なお、文庫版には書き下ろしが追加されていますので、これから手に取る方には文庫版をおすすめします。
あんり収穫祭が選ぶ、自由律俳句20選
せきしろ
- 手羽先をそこまでしか食べないのか
- お湯が六分の一くらいの湯船でじっと待つ
- 電気店のビデオカメラに写る思った以上に老けている
- 理由は分らぬが家に入れてもらえない犬
- 醤油差しを倒すまでは幸せだった
- あの猫は撥ねられるかもしれない
- なんか疲れると思ったら坂か
- 結婚式の写真を見なければいけない流れ
- 夜の雲のスピードが尋常ではない
- その言葉は数年後不意に僕を襲うだろう
- 自己紹介の順番が近づいてくる
- いると思って話ししていた
- やはり原宿で降りたか
- 部屋に蜂が入ってきたもうだめだ
又吉直樹
- 坊さんが大量にアイスを買っていた
- 単三電池を握りしめ単三電池を買いに行った日
- ブランコの止め方を教わって無かった
- 小便の勢いが強過ぎて恥ずかしい
- 消灯の画廊の外から眼を凝らす
- 御神木よりでかいのがある
読んでみて思ったこと
並べてみると、私の好みはどうやらせきしろさん寄りです。
日常の“どうでもよさ”が笑いと寂しさをまとってふいに立ち上がる瞬間が、何度も訪れます。
一方で、又吉直樹さんの散文も非常に魅力的です。
太宰治との恐るべき共通点によって自意識過剰になってゆく「ファーストキスが太宰の命日」、
小学校時代の思い出をセンチメンタル過剰に語る「オハヨウが言えなかったサヨナラを言おう」など、
センチメンタル過剰な自意識が炸裂し、ページをめくる手が止まりません。
さらに読むなら……
- 『まさかジープで来るとは』
→ 第二弾。
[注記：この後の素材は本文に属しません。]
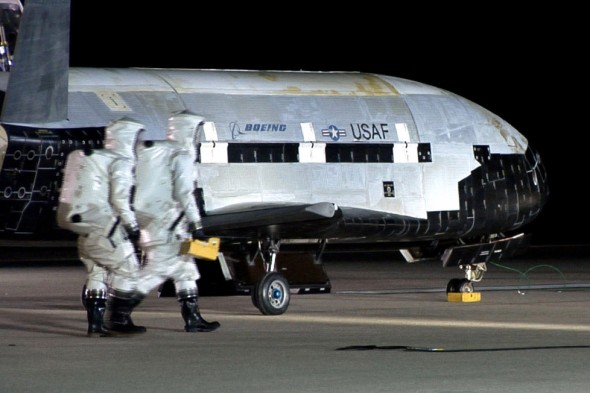 US-SPACE-MILITARY-X37B-FILES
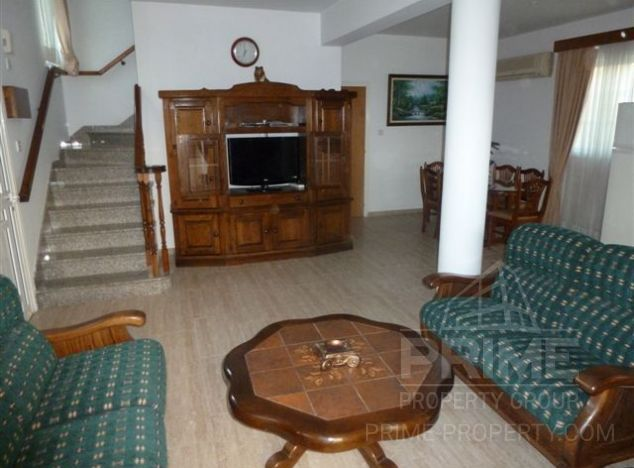 Cyprus property, Villa for holiday rent ID:2235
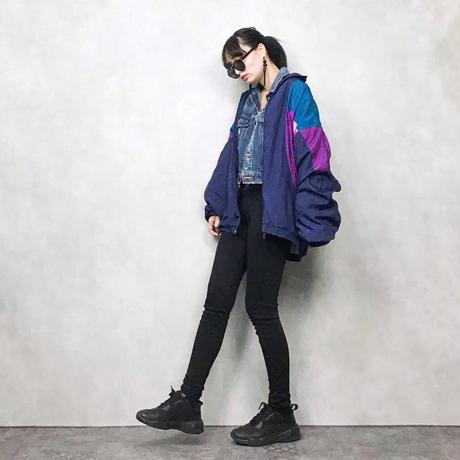 Big nylon jacket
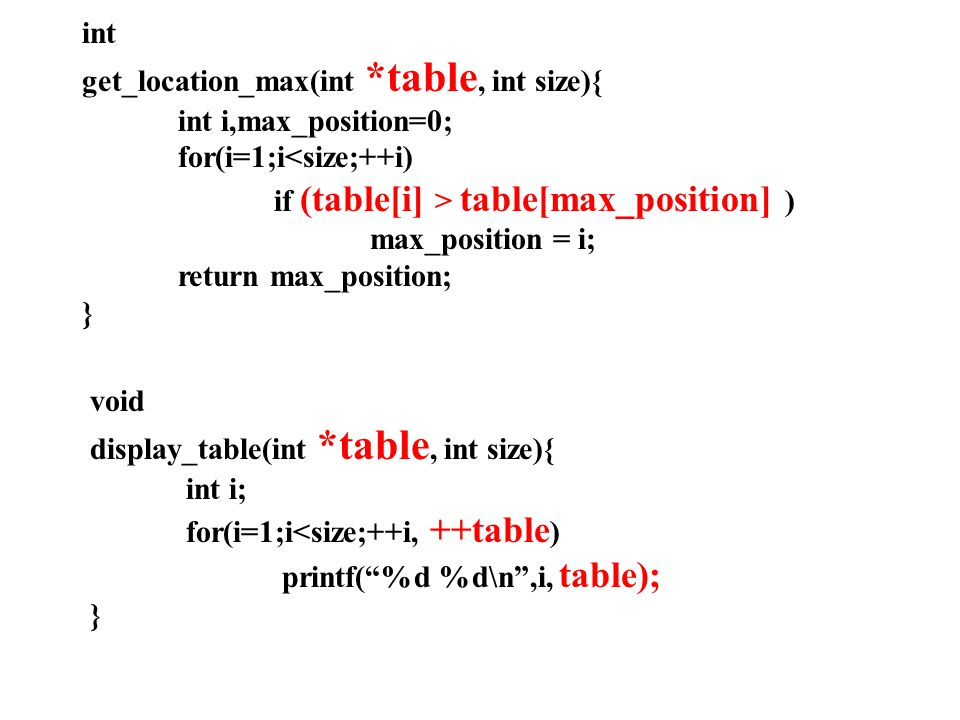 int get_location_max(int *table, int size){ int i,max_position=0; for(i=1;i<size;++i) if (table[i] > table[max_position] )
ありえない日常のワンシーンを鋭く切り取り、自由律の“間”と“ズレ”がさらに磨かれています。 - 『蕎麦湯が来ない』
→ 第三弾。待つこと、タイミングの悪さ、報われない期待——そんな“日常のズレ”を軽やかに笑いへと転じる一冊です。タイトルの不在感が逆説的に世界を照らします。
まとめ
『カキフライが無いなら来なかった』は、自由律俳句×散文×写真の相乗効果で、日常の粒立ち方が変わって見える本です。
自己啓発に疲れた夜も、純文学の重さに沈みそうな夜も、この一冊をめくると世界がほんの少し軽く、そしておかしく見えてきます。
「カキフライが無くても、来てよかった。」きっとそう思わせてくれる一冊です。